*** Opening of Quoted passage ***

“Although, that wouldn’t make it much fun for the gamblers or for the media.”

Ah, the tension.

Right now, there is no standard in the NCAA for discussing player injuries.

“My university’s attorney told me, ‘You cannot be specific with any injuries. You can say upper body. You can say lower body,'” said Todd Berry, who coached college football for 34 years and is now executive director of the American Football Coaches Association. “Many times the media would already know what it was, but that’s all I could reference.”

Some coaches are more specific. Others are reluctant to share anything at all.

Washington State’s Mike Leach has a history of not even answering questions after a game about a player who was injured on the field. Chip Kelly also never talked about injuries while at Oregon — he’s now at UCLA — and eventually neither did his successor, Mark Helfrich, who’s now in the NFL. Miami’s Mark Richt used to be pretty open about injury updates but started to cut back because other coaches were withholding information.

Others are more forthcoming, like Joe Moorhead at Mississippi State and Duke’s David Cutcliffe.

*** Close of Quoted passage ***

## Action item:
Carry the passage on college football injury reporting forward from its last sentence, in the same voice.

*** Opening of Supplied data ***

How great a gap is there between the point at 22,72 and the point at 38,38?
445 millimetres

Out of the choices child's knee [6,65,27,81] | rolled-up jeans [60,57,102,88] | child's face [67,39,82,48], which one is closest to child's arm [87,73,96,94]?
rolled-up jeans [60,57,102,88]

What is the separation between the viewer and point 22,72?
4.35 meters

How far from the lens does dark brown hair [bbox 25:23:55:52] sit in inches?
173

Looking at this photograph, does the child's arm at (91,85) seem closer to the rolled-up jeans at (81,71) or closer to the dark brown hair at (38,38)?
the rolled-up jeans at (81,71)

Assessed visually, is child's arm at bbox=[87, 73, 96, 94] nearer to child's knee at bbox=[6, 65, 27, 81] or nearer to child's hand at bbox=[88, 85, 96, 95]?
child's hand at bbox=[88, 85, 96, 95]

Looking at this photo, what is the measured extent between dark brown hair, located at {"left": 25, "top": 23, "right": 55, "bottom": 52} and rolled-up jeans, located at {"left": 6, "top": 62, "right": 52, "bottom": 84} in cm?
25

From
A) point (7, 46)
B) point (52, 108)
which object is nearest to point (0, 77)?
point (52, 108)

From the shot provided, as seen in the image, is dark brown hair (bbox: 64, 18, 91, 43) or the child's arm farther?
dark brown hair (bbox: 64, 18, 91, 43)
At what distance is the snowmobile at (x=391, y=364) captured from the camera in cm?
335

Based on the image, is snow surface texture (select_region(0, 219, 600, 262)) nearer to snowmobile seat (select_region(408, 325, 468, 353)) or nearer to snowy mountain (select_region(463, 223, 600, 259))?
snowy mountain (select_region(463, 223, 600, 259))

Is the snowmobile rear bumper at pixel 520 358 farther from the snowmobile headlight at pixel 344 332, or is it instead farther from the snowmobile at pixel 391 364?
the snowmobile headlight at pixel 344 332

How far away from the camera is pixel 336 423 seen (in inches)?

*** Close of Supplied data ***

## Response to the exercise:
That inconsistency could potentially raise red flags as legal gambling grows throughout the United States. If one coach reveals more than another, it opens up questions of whether it creates a chance for some gamblers to gain an unfair edge.

“When there’s less info out there, you have a greater chance of having inside information,” said Brad Powers, senior college football analyst for Pregame.com. “When there’s more information, when everyone knows everything — like the NFL, you know exactly if a guy is probable, doubtful or questionable — then nobody really has any inside information.”

Powers said bettors want a common language across the conferences. Coaches also want consistency, Berry said.

That could mean only releasing a player’s status for the game — an availability report, which may be the safest option. Or injuries could be defined as lower or upper body only.

“The more specific you get, the greater the chance is that you will wander into an area that is protected by one or both of those statutes (HIPAA and FERPA),” said attorney William H. Brooks, who works in the NCAA compliance and investigations group for his firm, Lightfoot, Franklin & White LLC.

To be honest, I don’t get all the fretting about this.  As that quoted passage suggests, an availability report would seem to meet the concerns of both ends.  Or am I missing something here?



Filed under Bet On It, College Football, The Body Is A Temple

14 responses to ““Although, that wouldn’t make it much fun for the gamblers or for the media.”

  1. You’re right, but the conferences want to be paid for the information. They are going to throw up roadblocks until the wise guys pay up. I love that the extortion angle is on the other foot now.


  2. Hogbody Spradlin

    Only one example, but Kerryon Johnson was available for the SECCG, but the nature of his unjury certainly affected a lot [of bets].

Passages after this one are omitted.